When he more recently looked up the budget summary, he noticed the letters “AA” in parentheses, but he doesn’t remember seeing that the first time around, he said.
While he isn’t taking a position for or against the development, Rabhi said he can see benefits to it.
“It’s a vacant, contaminated site and it would be nice to see something happen there,” he said. “Of all the places development could happen, this is one that makes sense.”
Irwin said he doesn’t consider the $20 million a bad appropriation. What really stuck out to him as bad, he said, are the millions going to help a private “McMansion development” with ties to former Michigan GOP Chairman Robert Schostak in Washtenaw County’s Salem Township.
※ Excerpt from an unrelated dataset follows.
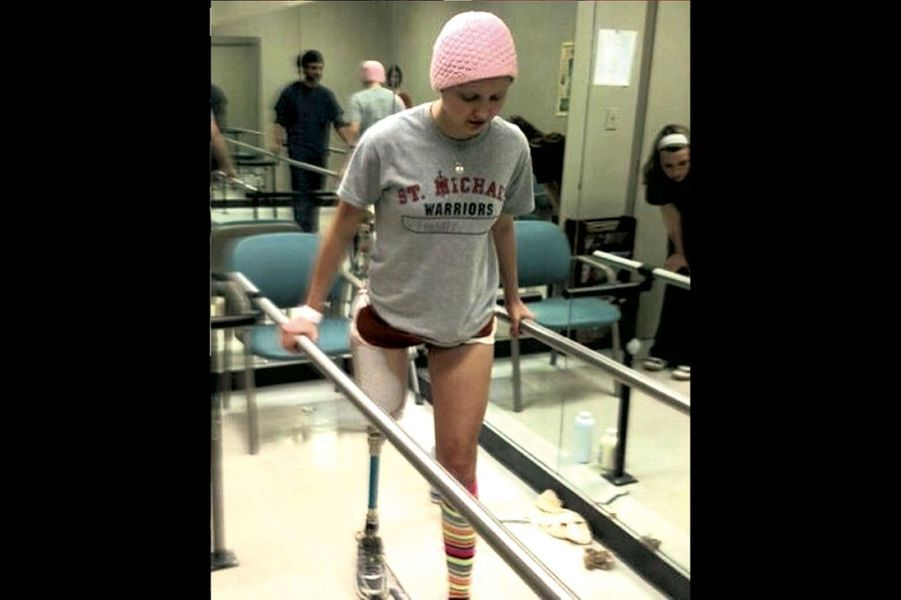 A 14 ans, au début de sa rééducation au centre de cancérologie MD Anderson, à Houston (Texas), en 2010.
A look at the redevelopment plan known as Broadway Park West for an old industrial property off Broadway Street along the Huron River in Ann Arbor, as presented to city officials in 2020. Detroit-based Roxbury Group has had plans for years to redevelop the 14-acre DTE Energy site with four six-story buildings with 96 condos, a nine-story hotel with 148 rooms, a riverfront restaurant, commercial spaces, public green space, walking trails, an event pavilion and more.SmithGroup and Hamilton Anderson Associates
Irwin agreed with Rabhi the budget process should be more transparent, including making earmark descriptions less vague.
“They all read in that same way where you need to do some additional investigation to find out if the public investment is justified,” Irwin said.
For the Roxbury development, Brabec, a psychologist, said she’s thinking about the community mental health impacts of being more connected to natural resources and she also likes that the project includes space for outdoor music events and artists.
Brabec and Rabhi still have questions about who will make up the governing board for the conservancy, in terms of management of the outdoor space that’s to be open to the public. Since it’s going to stay private land, it’s not a true public space, Rabhi argued, questioning putting public funds toward it.
“As a general principle, I do not support public appropriations for private purposes,” he said. “These are taxpayer dollars. We paid for this out of our pockets, this $20 million.”